(Stored items)
»»

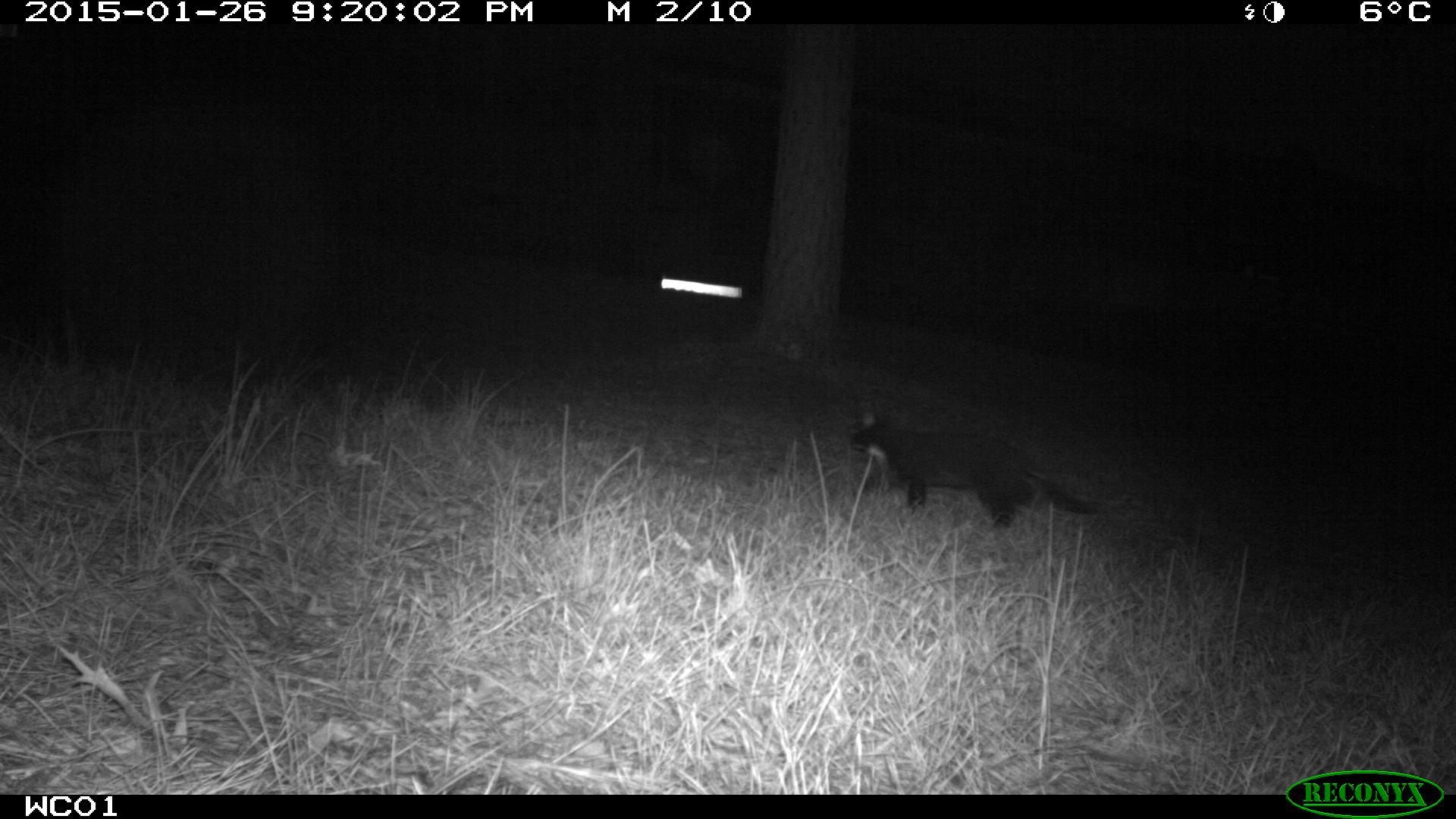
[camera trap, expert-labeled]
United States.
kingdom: Animalia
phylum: Chordata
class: Mammalia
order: Carnivora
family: Felidae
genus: Felis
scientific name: Felis catus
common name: domestic cat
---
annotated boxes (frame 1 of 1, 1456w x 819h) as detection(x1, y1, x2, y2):
Domestic Cat: detection(850, 394, 1105, 538)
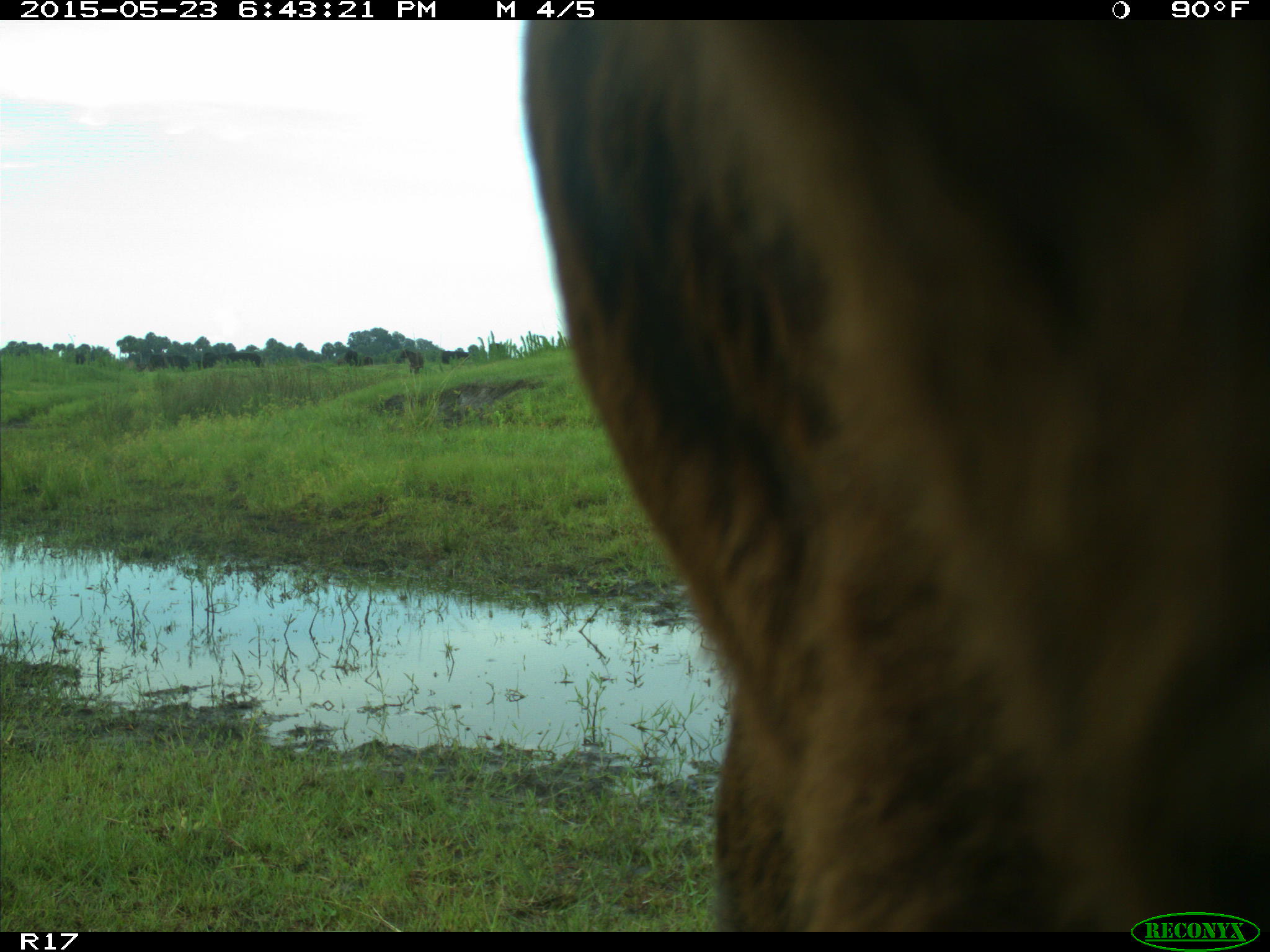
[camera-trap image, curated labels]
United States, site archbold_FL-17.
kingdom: Animalia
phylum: Chordata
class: Mammalia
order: Artiodactyla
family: Bovidae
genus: Bos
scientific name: Bos taurus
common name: domestic cow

««

Would you retype the lines from the line containing "family: Felidae" to the final line of the entries above, exactly as given and without pictures?

EXERCISE OUTPUT:
family: Felidae
genus: Felis
scientific name: Felis catus
common name: domestic cat
---
annotated boxes (frame 1 of 1, 1456w x 819h) as detection(x1, y1, x2, y2):
Domestic Cat: detection(850, 394, 1105, 538)
[camera-trap image, curated labels]
United States, site archbold_FL-17.
kingdom: Animalia
phylum: Chordata
class: Mammalia
order: Artiodactyla
family: Bovidae
genus: Bos
scientific name: Bos taurus
common name: domestic cow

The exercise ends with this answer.